Render the stretch of the records from the line containing "How great is" through the end of the records as a JSON list of strings, one string per line and no blank lines. Leave out the pictures.
= = = =
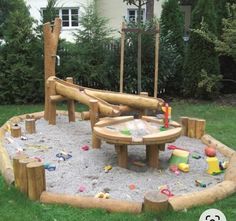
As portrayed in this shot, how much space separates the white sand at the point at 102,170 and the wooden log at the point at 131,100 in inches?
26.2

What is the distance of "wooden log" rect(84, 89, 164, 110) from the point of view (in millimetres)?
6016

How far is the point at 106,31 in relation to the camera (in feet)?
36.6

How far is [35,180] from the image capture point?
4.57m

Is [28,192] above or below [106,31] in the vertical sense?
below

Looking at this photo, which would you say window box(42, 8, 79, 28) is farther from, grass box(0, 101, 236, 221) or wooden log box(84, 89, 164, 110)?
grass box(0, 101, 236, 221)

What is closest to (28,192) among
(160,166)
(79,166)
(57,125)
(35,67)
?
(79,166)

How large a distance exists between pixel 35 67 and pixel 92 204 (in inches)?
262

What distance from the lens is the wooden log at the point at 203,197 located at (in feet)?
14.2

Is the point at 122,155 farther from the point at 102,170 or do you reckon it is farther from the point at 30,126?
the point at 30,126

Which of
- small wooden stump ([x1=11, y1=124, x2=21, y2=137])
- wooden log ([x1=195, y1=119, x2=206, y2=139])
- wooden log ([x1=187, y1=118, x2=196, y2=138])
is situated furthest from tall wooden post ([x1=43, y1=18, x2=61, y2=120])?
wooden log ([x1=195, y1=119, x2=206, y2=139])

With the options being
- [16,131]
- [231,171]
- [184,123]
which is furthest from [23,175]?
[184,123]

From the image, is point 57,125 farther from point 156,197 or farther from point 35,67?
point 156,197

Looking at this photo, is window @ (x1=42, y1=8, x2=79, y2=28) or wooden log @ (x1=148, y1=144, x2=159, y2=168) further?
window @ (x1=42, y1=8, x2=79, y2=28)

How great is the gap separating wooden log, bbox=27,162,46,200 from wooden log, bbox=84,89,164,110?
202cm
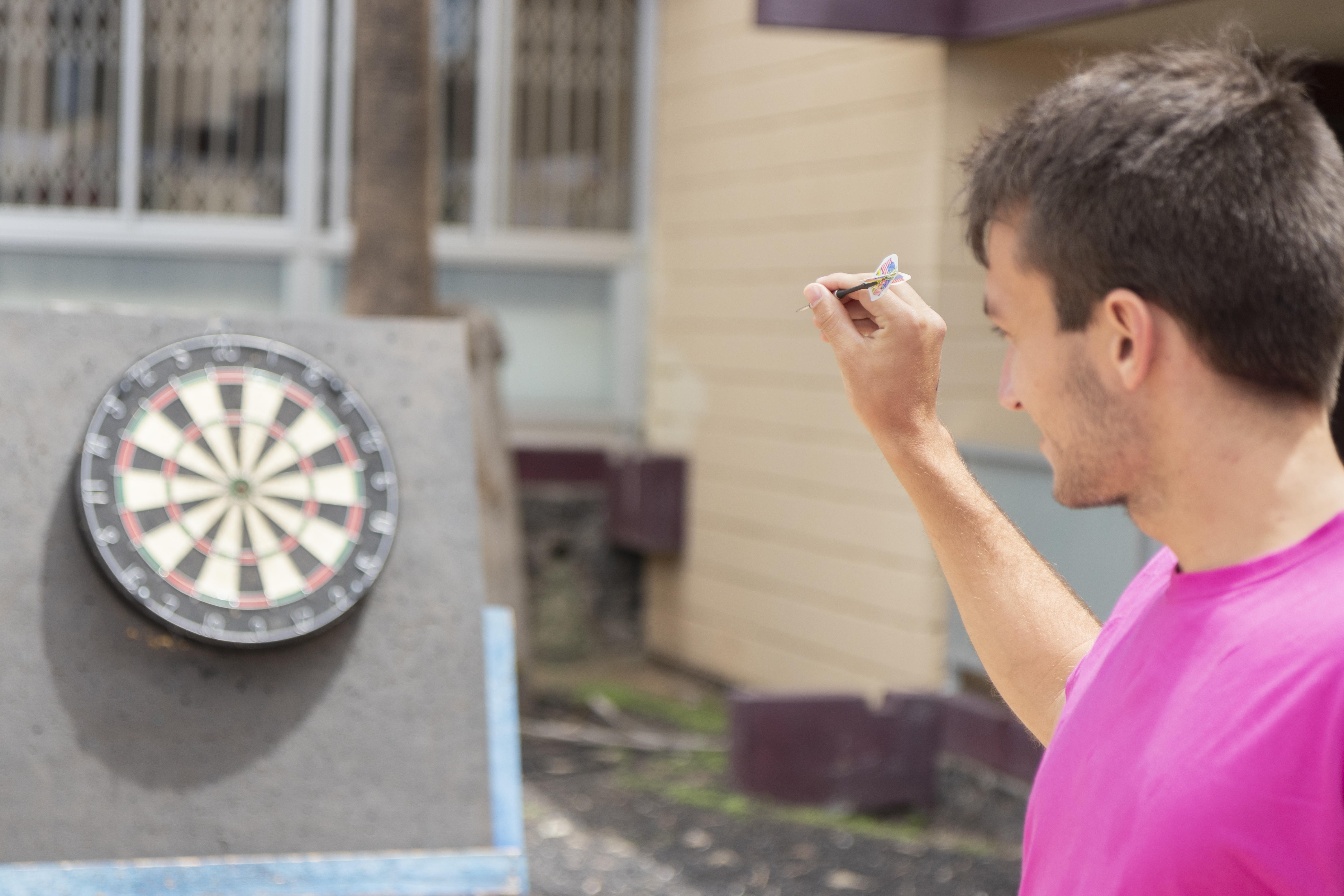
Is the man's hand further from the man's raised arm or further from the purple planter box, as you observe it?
= = = =
SOLUTION FOR THIS PROBLEM ->
[
  "How great is the gap separating wooden log, bbox=27,162,46,200 from wooden log, bbox=84,89,164,110?",
  "202cm",
  "Is the man's hand further from the man's raised arm or further from the purple planter box, as you observe it?"
]